3.2. Performance Metrics

In deep learning, performance metrics are essential for evaluating model efficiency, convergence, and generalization. These metrics provide a quantitative foundation for assessing a model's suitability for a given task. For FER, the primary metrics include training loss, validation loss, training accuracy, and validation accuracy. The proposed CNN architecture achieved exemplary performance in these metrics using a configuration of a learning rate of 0.0001, a batch size of 128, and a dropout rate of 0.5. Training loss rapidly declined during the initial epochs and plateaued at a low value, indicating effective learning. Validation loss mirrored this behavior, stabilizing without significant oscillations, which is critical for demonstrating convergence and robustness. By the 25th epoch, the validation loss had leveled off. The accuracy metrics underline the strength of this configuration. Training accuracy rapidly increased to exceed 55% within the first ten epochs and continued to improve, reaching 65% by the 40th epoch. Validation accuracy, a vital indicator of the model's real-world applicability, followed a parallel trend, stabilizing at approximately 62%. This consistent alignment between training and validation metrics reflects the model's ability to generalize effectively. The selected configuration provided a well-balanced approach, achieving robust convergence and generalization, highlighting its suitability for FER tasks. Figure 4 shows the training and validation loss and accuracy trends for the model.

/word/media/image4.png

Figure 4: Training and validation loss and accuracy trends for the proposed CNN architecture.

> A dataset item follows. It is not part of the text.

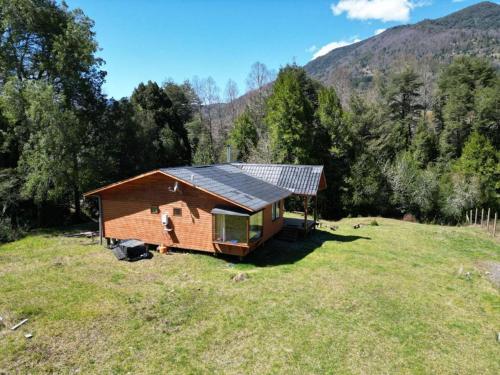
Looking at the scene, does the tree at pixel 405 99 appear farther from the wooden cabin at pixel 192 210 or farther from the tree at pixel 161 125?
the wooden cabin at pixel 192 210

Figure 5 shows that the normalized confusion matrix provides detailed insights into the model's classification performance across the seven emotional categories. This matrix highlights the strengths and areas for improvement in the model's ability to generalize across diverse facial expressions and serves as a comprehensive tool for evaluating classification metrics. Confusion matrices are significant in visualizing the performance of classifiers by offering a clear breakdown of correct. The matrix reveals that the model performed exceptionally well in recognizing the emotion of happiness, achieving a classification accuracy of 86% for this category. This result aligns with the observation that the FER2013 dataset contains a relatively balanced representation of the "happy" class, making it easier for the model to generalize. Similarly, the model exhibited a strong performance for surprise, with an accuracy of 66%, and neutral, with an accuracy of 69%, demonstrating its ability to handle classes with less ambiguity and moderate representation. However, the matrix also highlights challenges in recognizing certain emotions. For example, disgust was the most difficult category to classify, with an accuracy of only 18%. A significant proportion of "disgust" samples were misclassified as angry (48%), reflecting the similarity in facial features associated with these emotions, as well as the dataset's severe imbalance for the "disgust" class. Similarly, fear and sadness achieved lower accuracies of 26% and 55%, with frequent misclassifications into adjacent categories such as angry and neutral. These results suggest that while the model effectively distinguishes well-represented and visually distinct emotions, it needs help with underrepresented and visually overlapping categories.

/word/media/image5.png

Figure 5: Normalized confusion matrix for the proposed CNN model’s classification performance.

3.3. Analysis of Results

This section provides a detailed analysis of the impact of hyperparameter choices on the performance of the CNN model for facial expression recognition. By systematically varying the learning rate, batch size, and dropout rate, the study identifies the trade-offs and advantages of each configuration, supported by quantitative comparisons. The analysis is structured into three subsections: the impact of learning rate, batch size effects, and dropout rate analysis.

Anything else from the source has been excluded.